- Pefko Location within Greece
- Coordinates: 37°12′25″N 22°04′45″E﻿ / ﻿37.20694°N 22.07917°E
- Country: Greece
- Administrative region: Peloponnese
- Regional unit: Messenia
- Municipality: Oichalia
- Municipal unit: Oichalia

Population (2021)
- • Community: 40
- Time zone: UTC+2 (EET)
- • Summer (DST): UTC+3 (EEST)

= Pefko, Messenia =

Pefko (Πεύκο meaning "pine tree", before 1958: Μπάλα - Bala) is a small, scenic village in the municipal unit of Oichalia, Messenia, Greece. It is situated in the northwestern foothills of the Taygetus Mountains, between Sparta and Kalamata.

== History ==
=== Name ===
The village used to be called "Μπαλα" or Balla meaning "ball" in local Greek dialect, but the name was changed as the government erroneously thought that the name was of Slavic origins.
In actuality, Balla is a Greek word (of Italian origins) and the name of the village comes from a story involving a cannonball which saved the lives of those who would go on to found the village.
According to local tradition, when the Ottoman Turks were coming to conquer the Peloponnesus, a cannon was brought to the city of Kalamata.
It was prophesied that through this cannon the local Greeks would be saved.
After the Ottoman Turks defeated the Byzantine Greek forces and their Venetian allies, some Greeks in desperation fired the cannon into the air.
A priest told them that where this cannonball landed, they would find refuge.
The cannonball was found in a small valley between two hills, and the village of Balla, which would later become Pefko, was founded there.
The villagers named their town Balla after the cannonball that saved them from the Turks.

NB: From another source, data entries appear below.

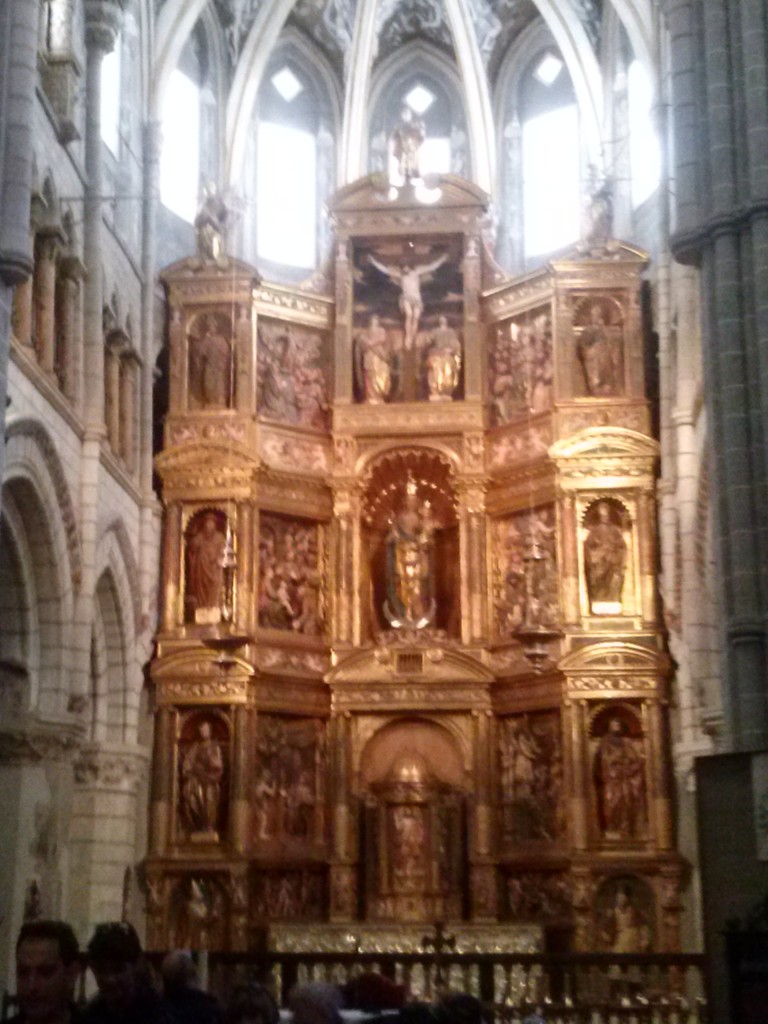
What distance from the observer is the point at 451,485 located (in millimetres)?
26500

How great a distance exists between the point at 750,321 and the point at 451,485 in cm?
1072

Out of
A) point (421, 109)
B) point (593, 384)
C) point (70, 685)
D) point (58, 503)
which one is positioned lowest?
point (70, 685)

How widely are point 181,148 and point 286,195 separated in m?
2.47

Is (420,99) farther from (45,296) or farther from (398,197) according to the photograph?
(45,296)

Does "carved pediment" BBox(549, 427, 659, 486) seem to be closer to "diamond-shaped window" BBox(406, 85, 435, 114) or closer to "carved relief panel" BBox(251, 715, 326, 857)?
"carved relief panel" BBox(251, 715, 326, 857)

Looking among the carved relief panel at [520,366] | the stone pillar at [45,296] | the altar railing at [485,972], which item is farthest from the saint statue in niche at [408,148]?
the altar railing at [485,972]

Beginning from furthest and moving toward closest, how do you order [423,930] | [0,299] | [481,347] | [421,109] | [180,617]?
[421,109]
[481,347]
[180,617]
[423,930]
[0,299]

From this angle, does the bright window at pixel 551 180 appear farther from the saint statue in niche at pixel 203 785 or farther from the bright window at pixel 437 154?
the saint statue in niche at pixel 203 785

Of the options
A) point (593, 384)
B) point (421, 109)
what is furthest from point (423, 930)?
point (421, 109)

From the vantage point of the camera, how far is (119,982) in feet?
17.4

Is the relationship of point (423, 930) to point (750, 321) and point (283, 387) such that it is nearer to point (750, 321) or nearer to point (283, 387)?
point (283, 387)

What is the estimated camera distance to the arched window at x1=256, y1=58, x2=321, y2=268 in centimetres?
3006

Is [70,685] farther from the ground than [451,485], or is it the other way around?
[451,485]

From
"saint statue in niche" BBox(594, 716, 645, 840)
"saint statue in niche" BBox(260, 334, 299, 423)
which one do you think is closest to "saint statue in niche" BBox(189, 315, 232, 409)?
"saint statue in niche" BBox(260, 334, 299, 423)
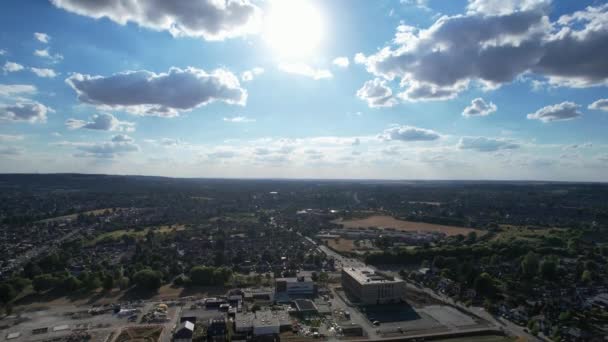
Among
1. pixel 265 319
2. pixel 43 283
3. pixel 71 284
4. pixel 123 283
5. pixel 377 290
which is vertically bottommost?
pixel 265 319

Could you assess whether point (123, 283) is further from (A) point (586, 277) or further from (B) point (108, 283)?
(A) point (586, 277)

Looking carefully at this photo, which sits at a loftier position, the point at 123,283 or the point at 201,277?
the point at 201,277

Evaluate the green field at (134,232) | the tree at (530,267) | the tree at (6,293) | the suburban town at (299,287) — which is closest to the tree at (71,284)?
the suburban town at (299,287)

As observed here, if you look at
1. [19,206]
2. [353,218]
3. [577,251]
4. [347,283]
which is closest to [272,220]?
[353,218]

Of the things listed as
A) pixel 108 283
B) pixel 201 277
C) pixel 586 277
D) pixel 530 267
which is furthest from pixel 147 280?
pixel 586 277

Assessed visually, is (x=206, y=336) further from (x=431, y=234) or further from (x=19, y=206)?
(x=19, y=206)
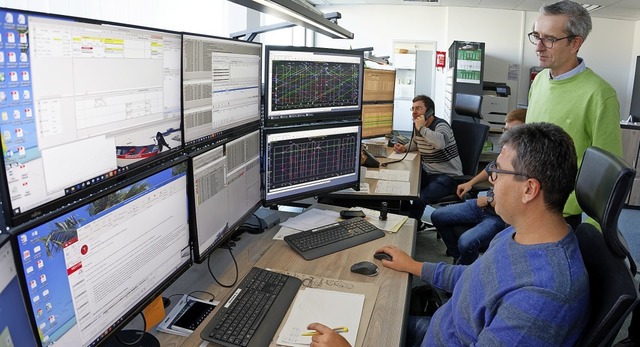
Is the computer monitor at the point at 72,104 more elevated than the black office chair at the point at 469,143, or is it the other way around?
the computer monitor at the point at 72,104

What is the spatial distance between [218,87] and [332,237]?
716 mm

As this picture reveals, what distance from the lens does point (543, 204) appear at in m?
1.19

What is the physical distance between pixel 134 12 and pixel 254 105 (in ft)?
Result: 5.80

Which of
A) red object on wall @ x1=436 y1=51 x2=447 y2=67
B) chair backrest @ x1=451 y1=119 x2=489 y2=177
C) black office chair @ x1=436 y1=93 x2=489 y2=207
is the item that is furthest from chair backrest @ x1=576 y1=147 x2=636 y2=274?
red object on wall @ x1=436 y1=51 x2=447 y2=67

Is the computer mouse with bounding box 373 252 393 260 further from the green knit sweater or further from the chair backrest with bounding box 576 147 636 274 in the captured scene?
the green knit sweater

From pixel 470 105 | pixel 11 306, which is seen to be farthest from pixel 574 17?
pixel 470 105

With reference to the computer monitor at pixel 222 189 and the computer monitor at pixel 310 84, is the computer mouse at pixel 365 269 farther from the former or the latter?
the computer monitor at pixel 310 84

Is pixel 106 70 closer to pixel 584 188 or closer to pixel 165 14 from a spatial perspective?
pixel 584 188

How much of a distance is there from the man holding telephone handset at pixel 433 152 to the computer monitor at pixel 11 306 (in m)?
2.91

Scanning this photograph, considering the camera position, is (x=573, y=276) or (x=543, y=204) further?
(x=543, y=204)

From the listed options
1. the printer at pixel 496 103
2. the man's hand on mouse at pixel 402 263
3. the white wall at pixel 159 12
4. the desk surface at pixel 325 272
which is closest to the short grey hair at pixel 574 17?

Indeed, whether or not the myth of the village's founding is true, the location of Balla/Pefko saved it from Turkish occupation.
The orientation of the village was very strategic, as it is hidden between two rises making it very hard for the Turks and other occupiers to find.
Balla/Pefko was a major center of guerrilla resistance activities against both the Turks and the Germans, the latter who found the village and burned it due to the villager's activities in resisting the Nazi occupation.
The village was also partially destroyed in the 1970s due to rockslides, but later rebuilt.

=== Nikitaras and Perdios===
Nikitaras, a hero of the Greek Revolution known as "Τουρκοφαγοuς" orTourkophagos or "eater of Turks" successfully hid in Balla when they were being hunted by the authorities.
The old stone houses where the heroes stayed still stands. It is owned by the Niarhos family, having miraculously survived both German attacks and rockslides so far.

== Economic activities ==
Agriculture, specifically olive farming, is the main economic activity in the village.
Raising sheep and goats has also been a traditional form of economic activity for villagers.
Lack of economic opportunities has led to emigration from the village, mainly to larger Greek cities such as Kalamata, Patras and Athens.